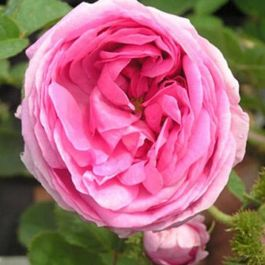 Chapeau de Napoleon' Shrub Rose - 5.5L Pot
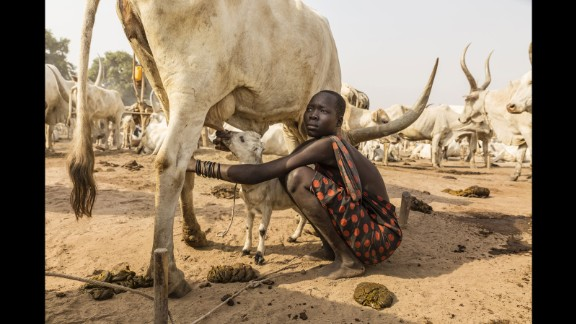 A Mundari girl helps a lamb to suckle on a cow's teat. It is not just the Mundari people who benefit from the cow's milk.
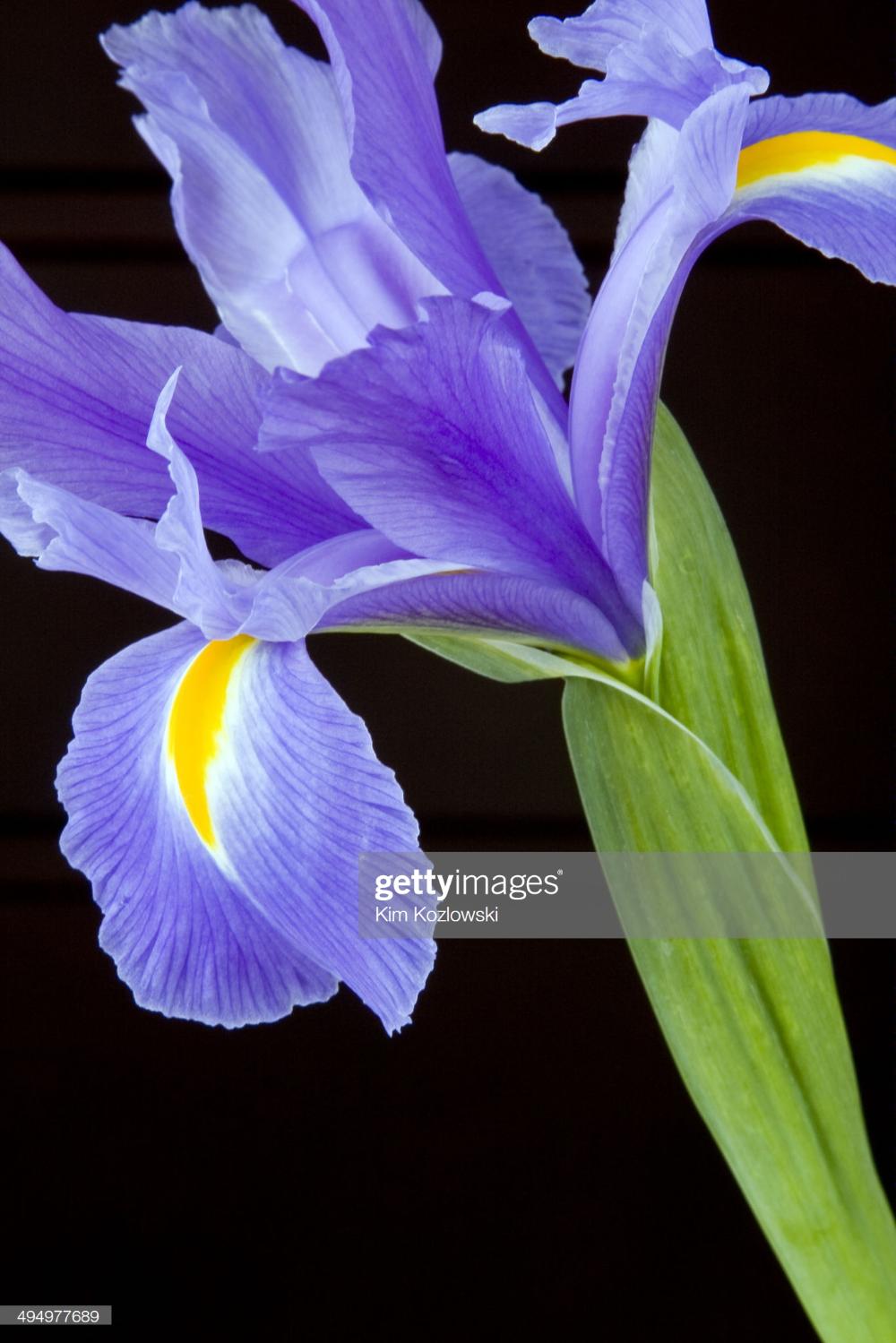Stock Photo Single Purple Iris In 2020 Purple Iris Macro Photos Macro Photography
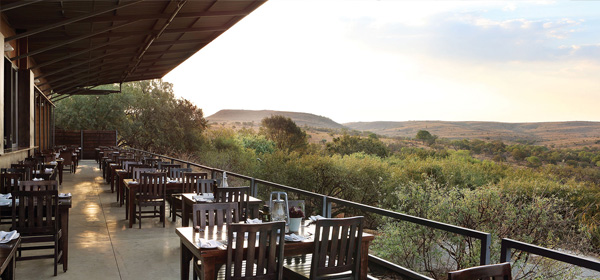The Cradle  - Beautiful View for Sunday Lunch - The Cradle
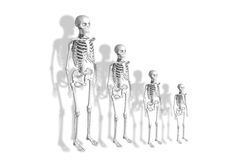 Skeletons Stock Photos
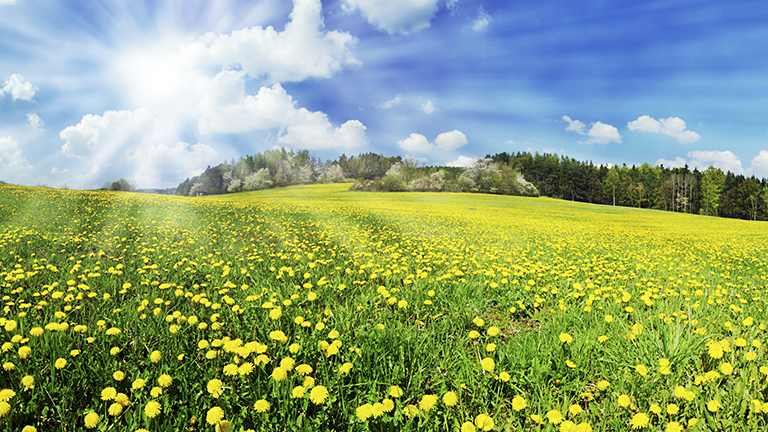 Wellspect About Sunny, flowery meadow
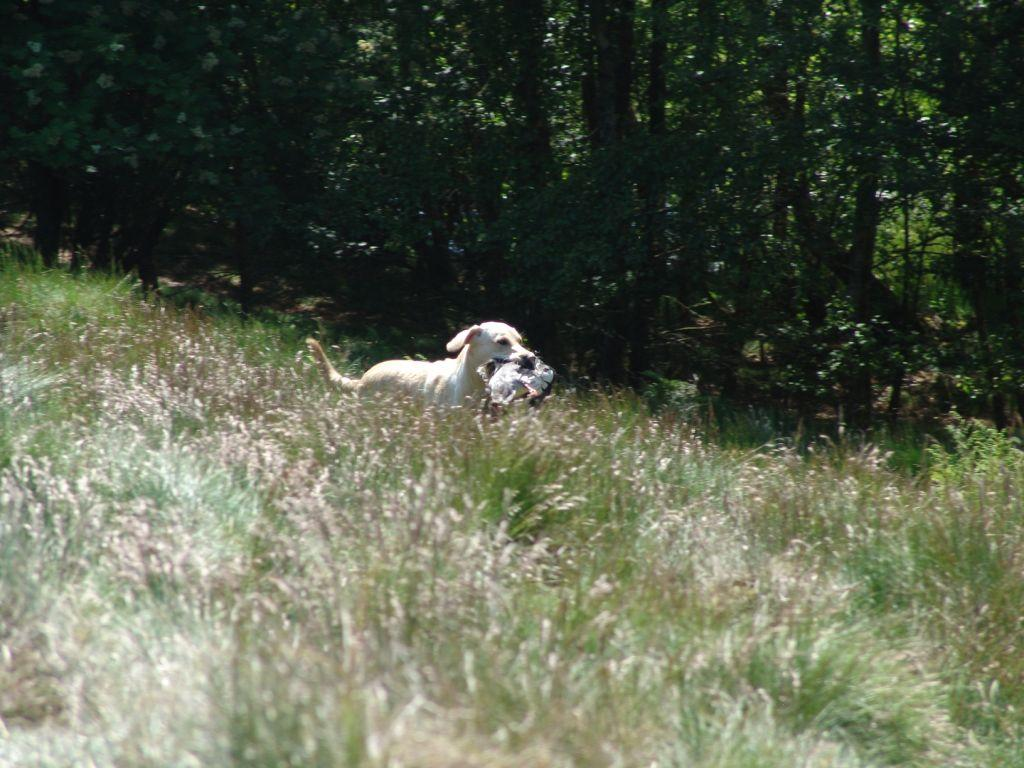 Tidemark Ivy (Ivy) has a lovely temper as a gundog, and above all, she is a reliable retriever. The picture is taken during the Danish Team Championship 2006.©Ravensbank Labrador Retrievers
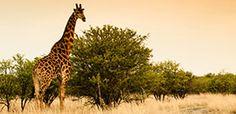 Giraffe in the Nambiti game reserve in KZN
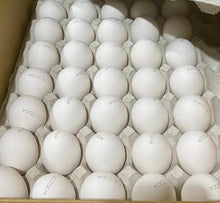 Load image into Gallery viewer, Okinawa Sesoko Youkeijo Farm Fresh Japanese Eggs - 164 Eggs/Ctn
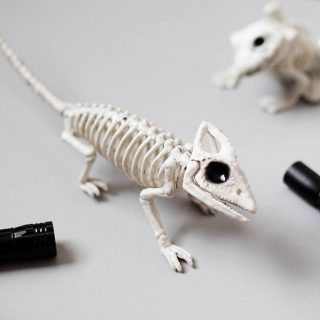 Animal Skeleton Flashlight Hunt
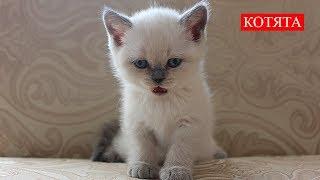 Котята | Человеческое тепло | Kittens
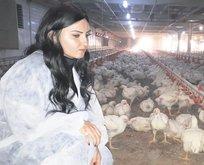 Hibeyle başladı 300 bin tavuk üretiyor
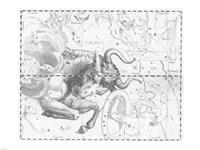 Taurus by Johannes Hevelius Fine Art Print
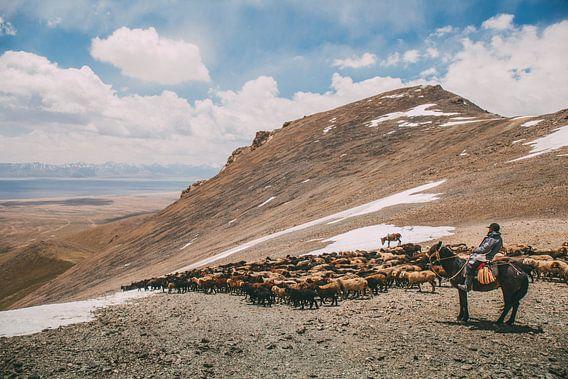 A shepherd and his animals crossing the mountain pass van Reinier van Oorsouw
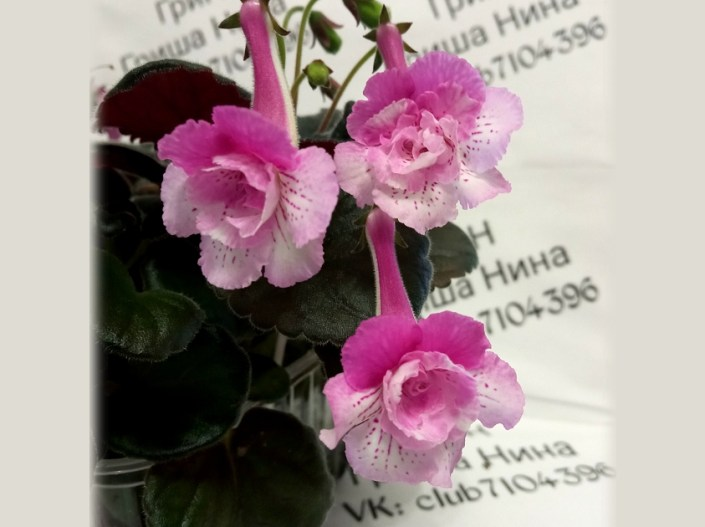 Sinningia 'GriN Kruzhevnitsa' (N. Grisha) Double flowers/lilac-pink upper lobes, pale pink lower lobes with lilac speckles. Dark green, mini sinningia.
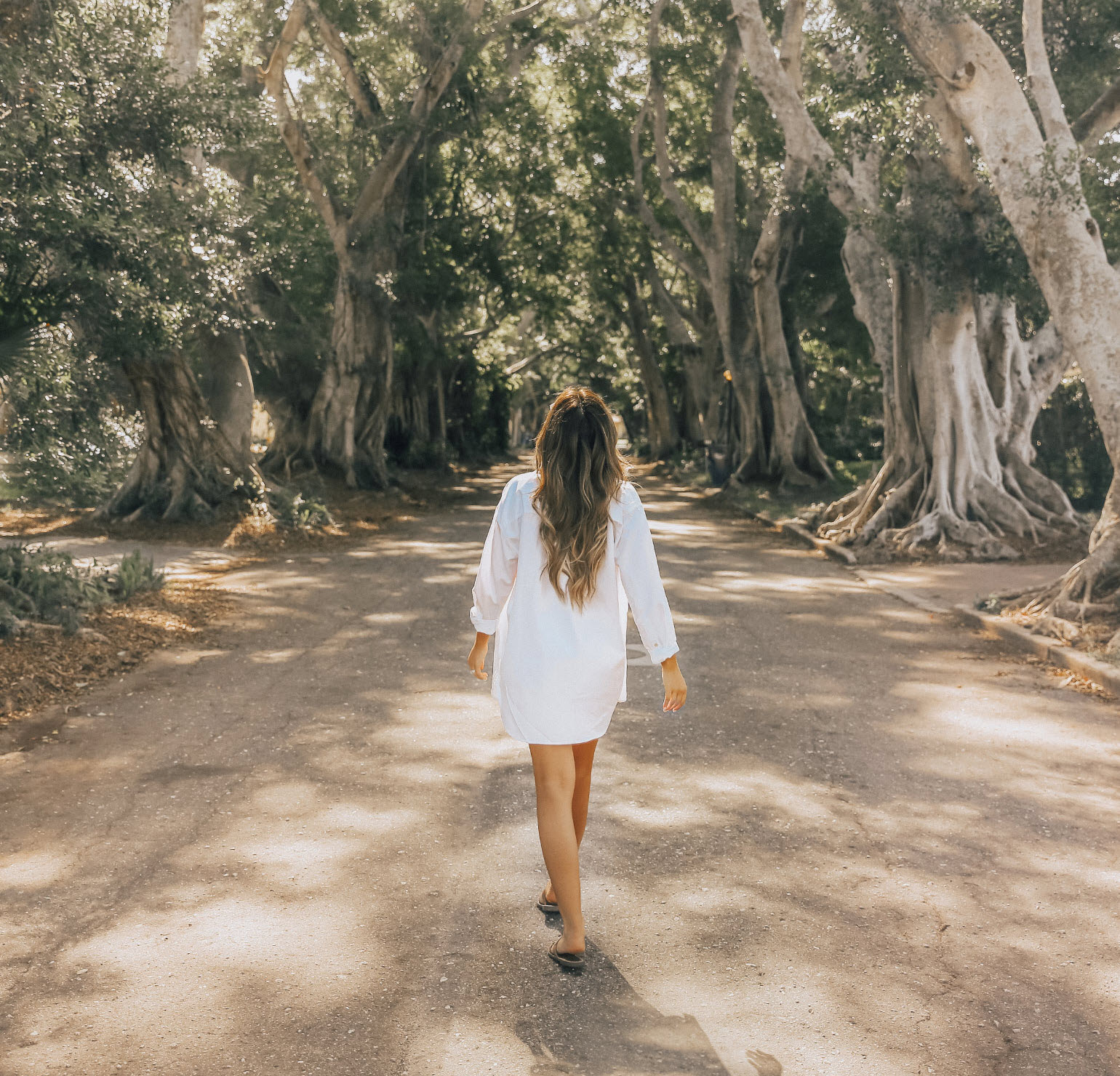 Blogger walking through the banyan trees located in bradenton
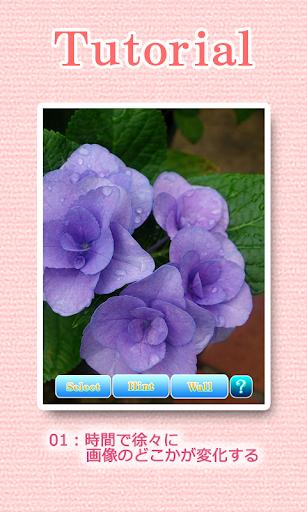 Landscapes of the flower 1.1 Windows u7528 2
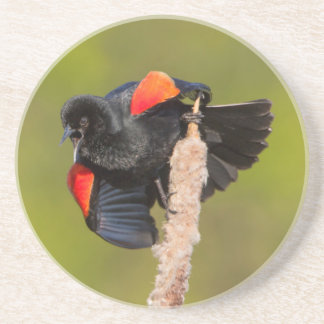 A Male Red-Winged Bird 2 Coaster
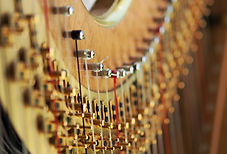 harp-1788187_1920.jpg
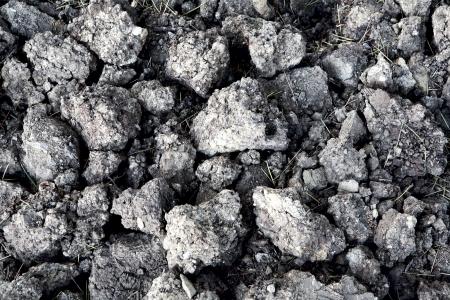 superficie de la tierra desenterr� listas para la siembra Foto de archivo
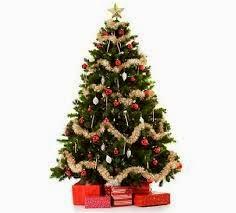 imagen de bellos arboles de navidad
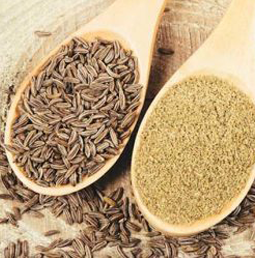 Organic Cumin Seed   Buy Ayurvedic Herbs & Products Online   Certified by Ayurveda Doctors   100% genuine   Trustherb Ayurvedic products marketplace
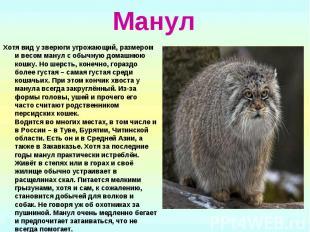 Манул Хотя вид у зверюги угрожающий, размером и весом манул с обычную домашнюю к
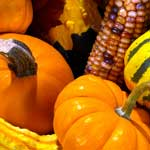 Fun Fall Activities to do with the Family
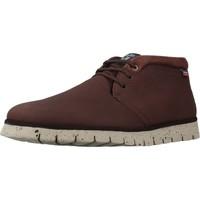 Schuhe Herren Stiefel CallagHan 86905C Brown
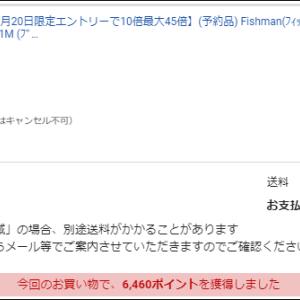 はい。Fishmanのベンダバール10.1M買いました(笑)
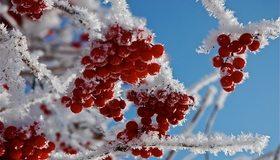 Картинка: Рябина, красная, иней, снег, снежинки, зима, ветки, небо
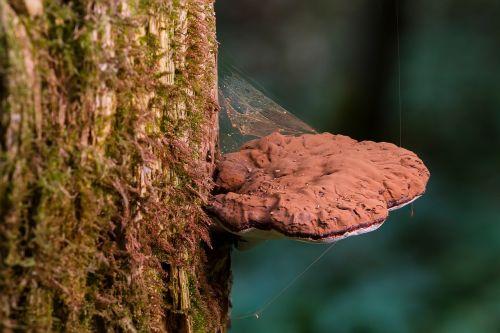 mushroom wood fungus tree fungus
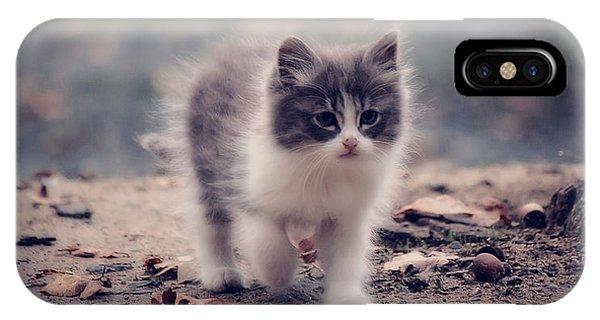 Fluffy Cuteness IPhone Case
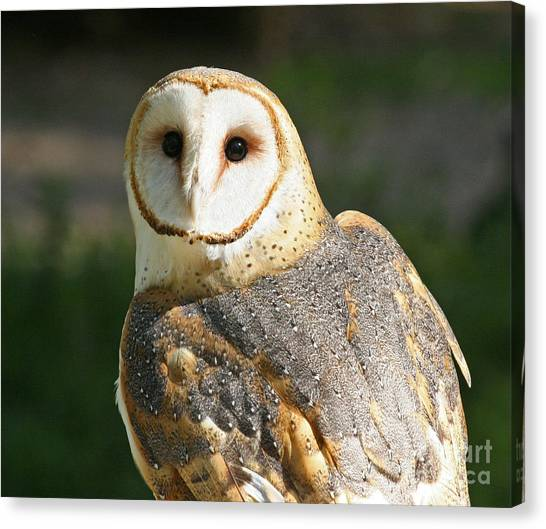 Barn Owl In Bright Sun Canvas Print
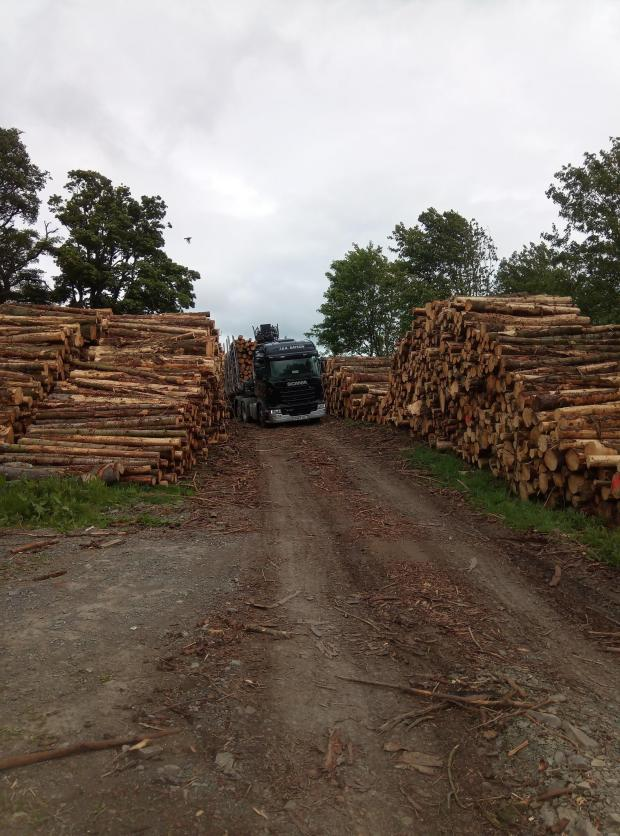 Forestry Journal:  Hawick Common Good main stacking area.
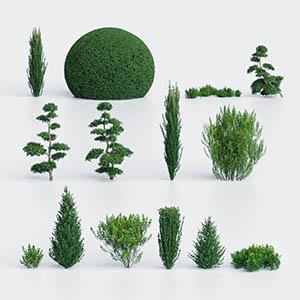 灌木3D模型-1002G46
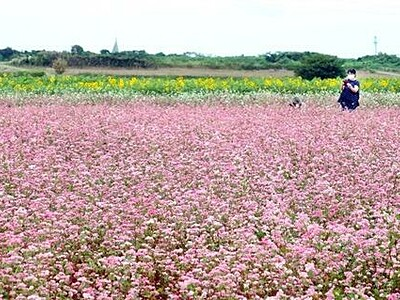 ピンクのソバの花、揺れる 福井県坂井市三国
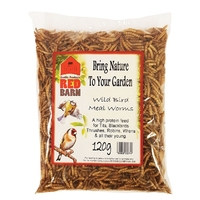 Mealworms 120g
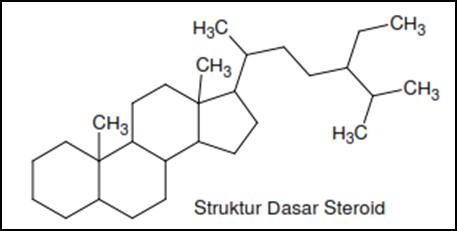 Perbedaan steroid dan sterol anabolic steroids origin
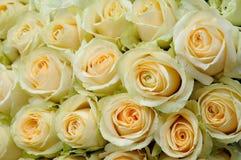 Kräm-färgade rosor royaltyfria bilder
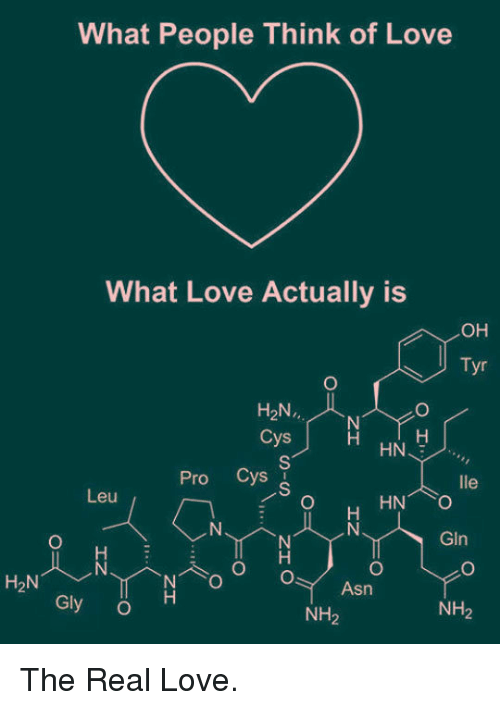 Love, The Real, and Pro: What People Think of Love  What Love Actually is  OH  Tyr  H2N.,  Cys  Pro Cys  Leu  GIn  H2N  Asn  Gly O  NH2  NH2 <p>The Real Love.</p>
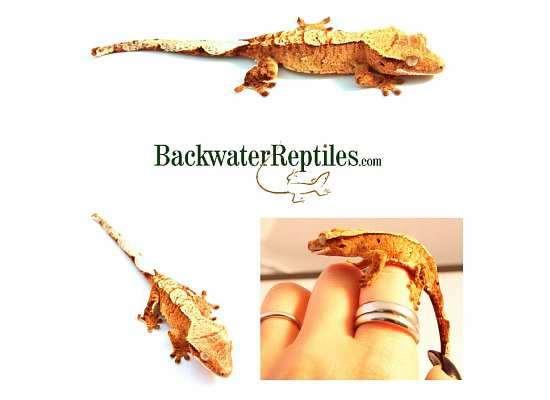 crested geckos eat from hand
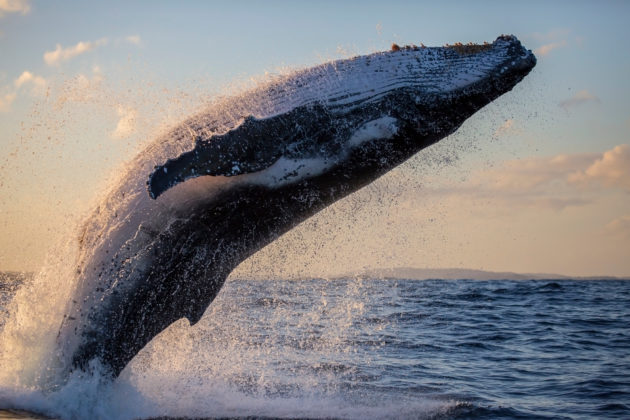 shutterstock_777856885-630x420 Chainalysis Finds That Bitcoin Whales Are Not the Sole Source of Market Volatility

*ACTIVITY:*
Each entry should be copied exactly as written, though any pictures stay out.

*EXERCISE ANSWER:*
 Chapeau de Napoleon' Shrub Rose - 5.5L Pot
 A Mundari girl helps a lamb to suckle on a cow's teat. It is not just the Mundari people who benefit from the cow's milk.
Stock Photo Single Purple Iris In 2020 Purple Iris Macro Photos Macro Photography
The Cradle  - Beautiful View for Sunday Lunch - The Cradle
 Skeletons Stock Photos
 Wellspect About Sunny, flowery meadow
 Tidemark Ivy (Ivy) has a lovely temper as a gundog, and above all, she is a reliable retriever. The picture is taken during the Danish Team Championship 2006.©Ravensbank Labrador Retrievers
 Giraffe in the Nambiti game reserve in KZN
 Load image into Gallery viewer, Okinawa Sesoko Youkeijo Farm Fresh Japanese Eggs - 164 Eggs/Ctn
 Animal Skeleton Flashlight Hunt
 Котята | Человеческое тепло | Kittens
 Hibeyle başladı 300 bin tavuk üretiyor
 Taurus by Johannes Hevelius Fine Art Print
 A shepherd and his animals crossing the mountain pass van Reinier van Oorsouw
 Sinningia 'GriN Kruzhevnitsa' (N. Grisha) Double flowers/lilac-pink upper lobes, pale pink lower lobes with lilac speckles. Dark green, mini sinningia.
 Blogger walking through the banyan trees located in bradenton
 Landscapes of the flower 1.1 Windows u7528 2
 A Male Red-Winged Bird 2 Coaster
 harp-1788187_1920.jpg
 superficie de la tierra desenterr� listas para la siembra Foto de archivo
 imagen de bellos arboles de navidad
 Organic Cumin Seed   Buy Ayurvedic Herbs & Products Online   Certified by Ayurveda Doctors   100% genuine   Trustherb Ayurvedic products marketplace
 Манул Хотя вид у зверюги угрожающий, размером и весом манул с обычную домашнюю к
 Fun Fall Activities to do with the Family
 Schuhe Herren Stiefel CallagHan 86905C Brown
 はい。Fishmanのベンダバール10.1M買いました(笑)
 Картинка: Рябина, красная, иней, снег, снежинки, зима, ветки, небо
 mushroom wood fungus tree fungus
 Fluffy Cuteness IPhone Case
 Barn Owl In Bright Sun Canvas Print
 Forestry Journal:  Hawick Common Good main stacking area.
 灌木3D模型-1002G46
 ピンクのソバの花、揺れる 福井県坂井市三国
 Mealworms 120g
 Perbedaan steroid dan sterol anabolic steroids origin
 Kräm-färgade rosor royaltyfria bilder
 Love, The Real, and Pro: What People Think of Love  What Love Actually is  OH  Tyr  H2N.,  Cys  Pro Cys  Leu  GIn  H2N  Asn  Gly O  NH2  NH2 <p>The Real Love.</p>
 crested geckos eat from hand
 shutterstock_777856885-630x420 Chainalysis Finds That Bitcoin Whales Are Not the Sole Source of Market Volatility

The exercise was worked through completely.